Assertion: instead of looking over an application why dont you set up an appointment with your local office? They do appointments by phone. It is their job to fill it out correctly, so if something is done wrong its on them and not on you or some attorney. An attorney has nothing to do with the medical process, so no, they cant make sure its done right. What happens is your application is recorded and sent to DDS upon completion. DDS is the Disability Determination folks, they take your info supplied in the application and query your doctors and medical sources. Its up to the doctors to respond and in a timely manner. Lawyer cant help there. Honestly, as long as your disability has interfered with your work, and you have worked lately, you stand a good chance. People get denied because they apply for benefits but arent eligible because their work isnt impacted significantly or they arent insured. Lawyers are only helpful when law becomes involved in the appeals processes, not an initial application.

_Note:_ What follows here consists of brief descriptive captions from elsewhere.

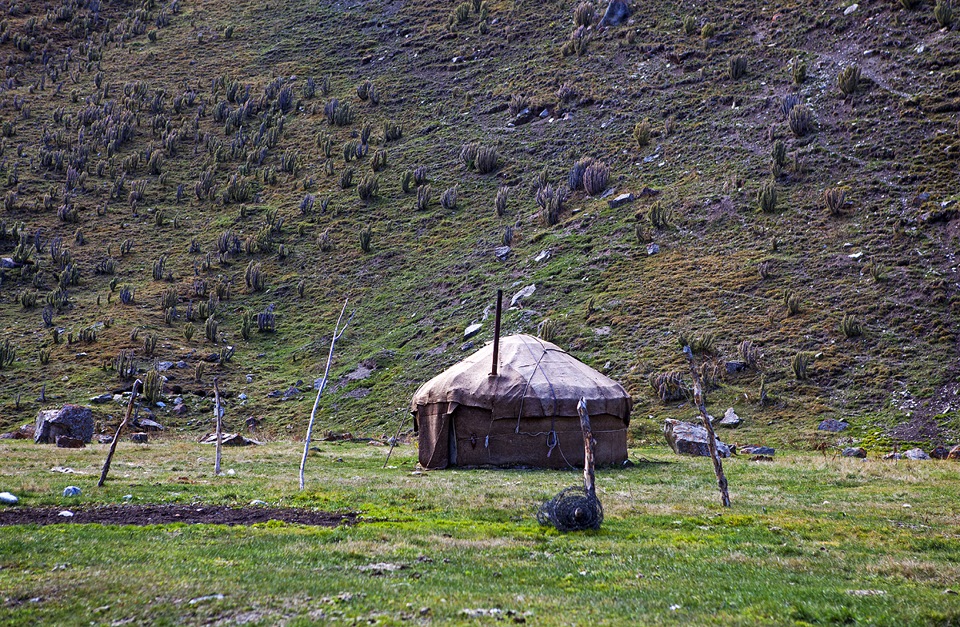 Фото в бортжурнале Infiniti QX70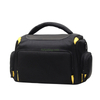 Factory Customized Camera Case DSLR Waterproof Portable Digital Gear Camera Shoulder Bag for Photography Video Shootin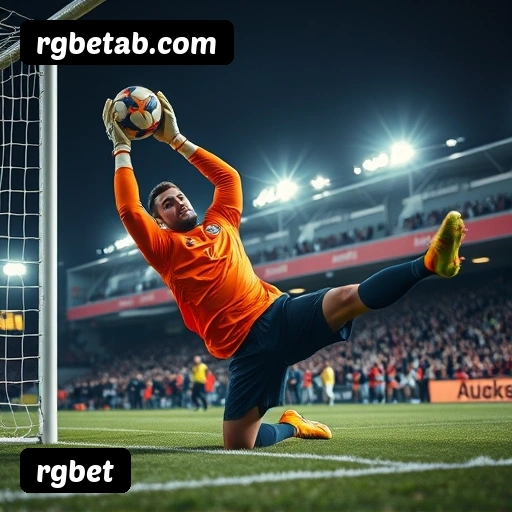 Guia visual quadrado da instalação APK rgbet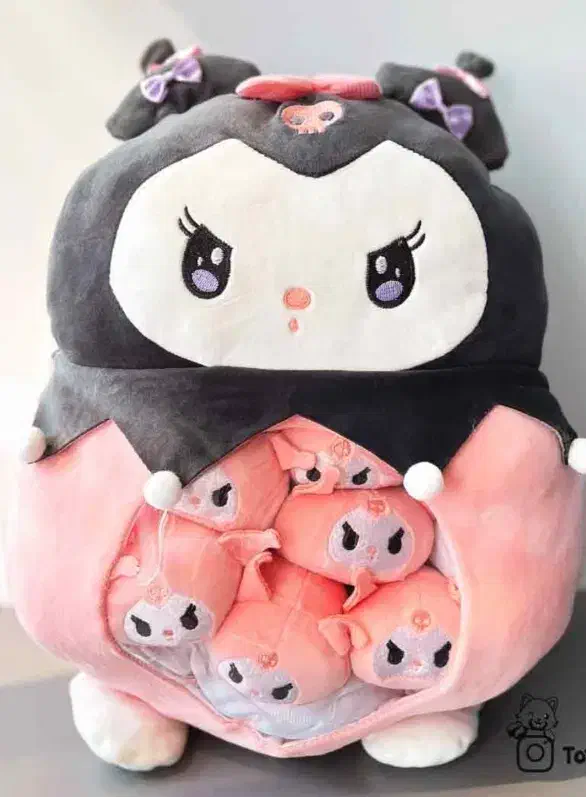 عروسک حامله|اسباببازی|مشهد, چهنو|دیوار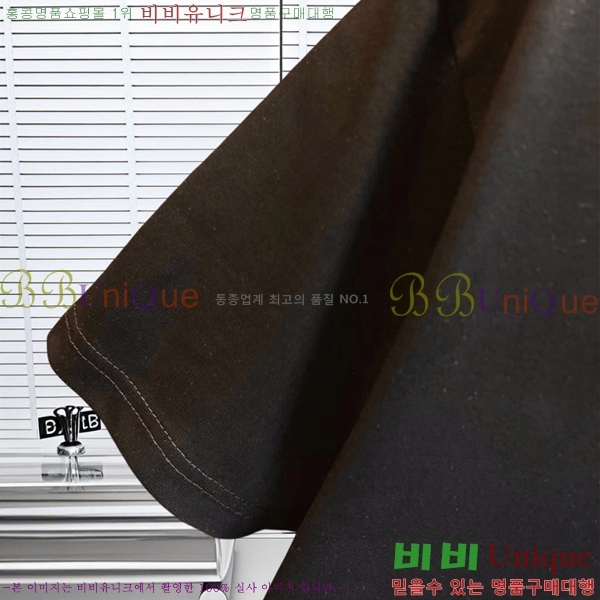    Ƽ G564954-2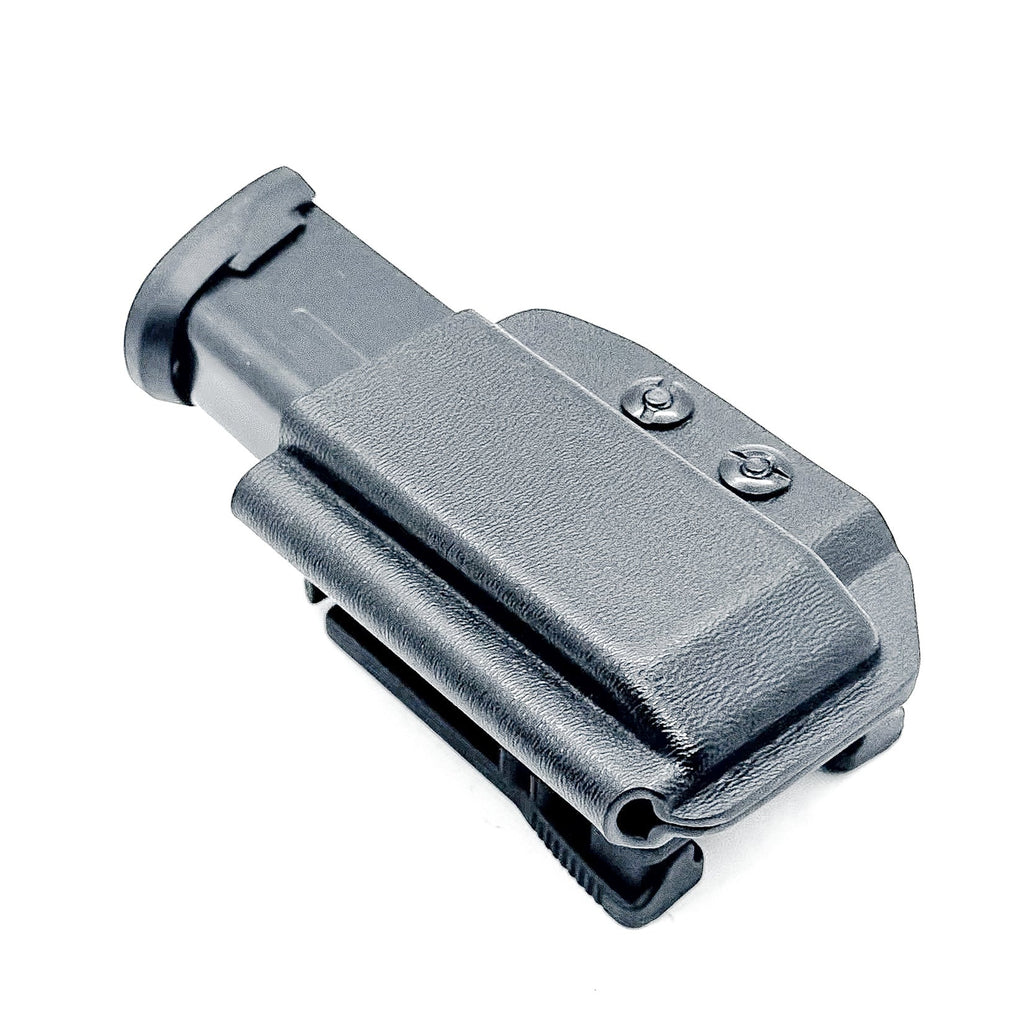 P365-FUSE OWB Magazine Pouch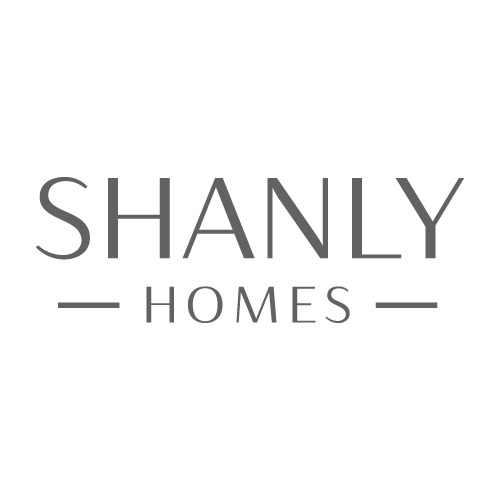 Shanly Homes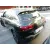 CITROEN C4 CACTUS '2020 1.5 BLUE-HDI FAP NEGRO
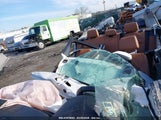 BMW X3 XDRIVE28I 5UXWX9C32H0T17207 photo
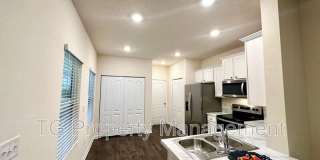 336 Aralia Ln Gallery 6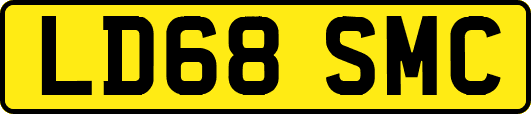 LD68SMC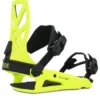 C-4 Snowboard Bindings(Ride C 4 Snowboard Bindings Wt25)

My response: No, no, no! Just about everything in this reply post is wrong – I’ll hit the lowlights. First, your local SSA office will not offer legal advice and they certainly won’t help you complete a disability application in a manner that will improve your chances at winning.
Second, a major reason why SSD claims are denied has to do with the failure of doctors to respond to inquiries from DDS. In fact, many times doctors don’t respond because claimants do not supply DDS with the proper address for the doctor’s office – most medical practices have a separate address for medical records requests and if your request is not sent there, it will be lost.
Third, claimants are denied at initial or recon because their medical records do not document a listing level condition. Many times you may have a winning claim but not a listing level claim. Understanding the three “theories of disability” and how they work is crucial to your chances of success.
I could go on, but you get the drift.
And finally, my favorite bit of misinformation…
Assertion: lawyers intentionally delay claims so they can increase the amount of past due benefits and therefore increase their contingency fee.
My response: I see versions of this statement regularly and it reflects the notion that lawyers are greedy and mercenary. While there are bad apples in every profession, I can tell you that I interact with lawyers frequently in my disability practice and elsewhere and the vast majority are honest, hardworking and dedicated.
This is especially true for lawyers drawn to represent clients seeking disability benefits. Every disability lawyer in every state has an ethical obligation to act in his/her client’s benefit regardless of fee. If for, example, a judge offers to approve a case as of my client’s 50th birthday (under the grid rules) but by amending the onset date, all past due benefits would be eliminated and I will not get paid, I would recommend that my client accept this amendment if doing so was in my client’s best interest (this has happened to me two or three times over the years). I am not happy about the idea of preparing and trying a case for no fee but that is the risk I take.
This is also why I would never withdraw from a case at the last minute if I discovered that my client was not insured for SSDI or that recently discovered medical evidence suggested that my client’s impairments were much less restrictive than my client had claimed.
Second, I would gladly take a win at initial or recon and earn $500 to $1,000 rather than risk my client’s future at a hearing where we could draw a judge who approves 15% of claims. Again, every decision I make as an attorney is done from the perspective of what is best for my client.
My point here is not to disrespect folks who contribute to online forums like Reddit. Instead, I want you to know that there is a lot of inaccurate or incomplete information on the Internet and you need to be very careful about what you believe.